The support we gave one another was in stark contrast to another equally large group climbing the same route as us.  These climbers, part of a co-ed hiking group from eastern Europe, were competitive, arrogant and incredibly impatient to get to the top.  As a result some of them experienced injuries (including a near face-plant from a daredevil stunt) and more severe forms of altitude sickness.  Not all of them made it to the top on summit day.  To them climbing Kilimanjaro wasn’t an experience at all, it was just another mountain to tick off their list and I was relieved they weren’t my hiking partners.

*Due to popular demand WHOA Travel is now offering hikes 4 times a year but at the time I booked they were only offering it in March and June.

The Verdict: If you’re a female traveler who doesn’t want to go solo on your next adventure I would highly recommend checking out WHOA Travel.  They don’t just do Kilimanjaro hikes either!  You can choose to bike in India, hike to Machu Picchu in Peru, do yoga in Costa Rica or drink beer at Oktoberfest in Germany.  They’ve also recently added expeditions to Mount Elbrus and Everest Base Camp plus a sailing adventure in the Caribbean.  There are always new adventures popping up on their site so check back frequently!

Tips and Tricks: Kilimanjaro is WHOA’s most popular adventure but it’s also the most challenging, both physically and mentally.  While the 7-Day Machame Route is totally doable you really need to be in good physical shape to climb it.  If you’re overweight like me that can mean getting into a fitness routine up to 6 months in advance, though more fit hikers can choose to book at the last minute.  In fact Karen, my tent mate, decided to join just 2 days before we hit the trail!

Good to Know:  The fees that WHOA Travel charges to climb Kilimanjaro may seem much higher than other companies charge but a portion of those fees go to sponsor the climb of a local girl in the area.  For our climb we sponsored Elizabeth and Siodi from Kenya, prior students at the Tembea Girl’s School who saw snow for the first time on this journey.  Your fees also include the tips for your porters and guides, something that is usually excluded from the prices that other companies list.

Child Friendly?  Children must be at least 12 years old to be permitted to climb Mount Kilimanjaro but I would recommend it only for older teenagers.  I would love to do a mother/daughter climb with Stink…in about 15 years!

Read More: If you’re interested in hiking Mount Kilimanjaro you might want to check out my awesome Kili playlist for some inspiring songs, my extensive packing list that includes products for plus-size women or this post about getting in shape before your climb.

This post contains affiliate advertising.  I may receive compensation for purchases made using these banners to help support the running of Travel Fearlessly.  These affiliate programs do not affect the price you pay for products or services.


  1. Thank you so much for this post.

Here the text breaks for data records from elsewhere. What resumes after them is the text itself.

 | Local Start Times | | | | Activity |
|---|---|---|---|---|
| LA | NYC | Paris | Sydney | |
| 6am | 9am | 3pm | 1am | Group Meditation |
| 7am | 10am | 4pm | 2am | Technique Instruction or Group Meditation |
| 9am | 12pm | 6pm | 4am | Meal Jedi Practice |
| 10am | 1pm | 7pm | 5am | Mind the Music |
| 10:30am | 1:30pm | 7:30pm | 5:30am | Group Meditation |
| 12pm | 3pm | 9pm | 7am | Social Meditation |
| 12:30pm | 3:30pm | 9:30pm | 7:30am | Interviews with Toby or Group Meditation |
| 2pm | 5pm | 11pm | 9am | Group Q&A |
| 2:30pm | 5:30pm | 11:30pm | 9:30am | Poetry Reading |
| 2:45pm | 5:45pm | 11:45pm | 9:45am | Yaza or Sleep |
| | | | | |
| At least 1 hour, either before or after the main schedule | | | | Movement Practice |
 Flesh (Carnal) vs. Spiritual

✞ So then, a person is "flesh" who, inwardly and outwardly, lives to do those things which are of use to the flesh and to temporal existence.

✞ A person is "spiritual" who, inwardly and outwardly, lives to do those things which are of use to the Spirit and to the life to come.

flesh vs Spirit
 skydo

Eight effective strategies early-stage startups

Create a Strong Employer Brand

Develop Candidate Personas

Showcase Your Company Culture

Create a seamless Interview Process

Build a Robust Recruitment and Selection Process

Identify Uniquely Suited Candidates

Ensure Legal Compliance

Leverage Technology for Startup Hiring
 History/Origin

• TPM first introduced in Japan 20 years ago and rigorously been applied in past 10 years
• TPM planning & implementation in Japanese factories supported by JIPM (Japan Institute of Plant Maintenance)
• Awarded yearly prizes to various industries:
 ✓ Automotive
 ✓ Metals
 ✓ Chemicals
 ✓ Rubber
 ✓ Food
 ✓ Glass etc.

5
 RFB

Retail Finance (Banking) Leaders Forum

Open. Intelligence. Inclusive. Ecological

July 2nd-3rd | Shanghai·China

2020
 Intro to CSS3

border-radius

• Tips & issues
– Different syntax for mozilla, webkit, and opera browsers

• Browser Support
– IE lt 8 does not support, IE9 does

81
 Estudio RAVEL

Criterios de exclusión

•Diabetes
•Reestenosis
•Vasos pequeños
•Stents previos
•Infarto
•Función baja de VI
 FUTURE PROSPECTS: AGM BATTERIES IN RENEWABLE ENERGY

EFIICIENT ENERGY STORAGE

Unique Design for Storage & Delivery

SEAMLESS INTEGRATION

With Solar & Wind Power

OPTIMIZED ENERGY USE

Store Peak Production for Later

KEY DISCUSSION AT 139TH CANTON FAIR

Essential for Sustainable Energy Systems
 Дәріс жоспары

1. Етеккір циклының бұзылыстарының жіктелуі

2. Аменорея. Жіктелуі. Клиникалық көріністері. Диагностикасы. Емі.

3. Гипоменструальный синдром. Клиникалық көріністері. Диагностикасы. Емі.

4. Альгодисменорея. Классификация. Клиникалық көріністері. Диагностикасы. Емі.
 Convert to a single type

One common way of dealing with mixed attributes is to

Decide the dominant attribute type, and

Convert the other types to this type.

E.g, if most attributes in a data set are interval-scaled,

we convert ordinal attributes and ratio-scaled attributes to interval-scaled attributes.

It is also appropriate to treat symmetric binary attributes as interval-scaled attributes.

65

I’ve been contemplating doing this during August 2017 which will give me about a year to train. What types of exercise do you suggest? I like to think I’m physically active but that is completely different from hiking one of the most challenging mountains in the world! Any tips would be greatly appreciated!

    • I honestly have zero experience hiking too. All my hiking attempts were failures so I stuck with the gym and walking up and down a huge hill in my neighborhood. If you go with WHOA (or hike the Machame) I suggest the stair climber and the treadmill at an incline. I really REALLY underestimated how much I would be stepping up wooden stairs and rocks and didn’t train on the stair climber enough. That’s what slowed me down the most. I do plan on writing a post about an exercise plan for the Machame Route (geared toward overweight ladies like myself) but I haven’t gotten around to it yet. I’m actually planning on going back to Kili in 2018 or 2019 with my sister so I’m going to have to retrain again for it!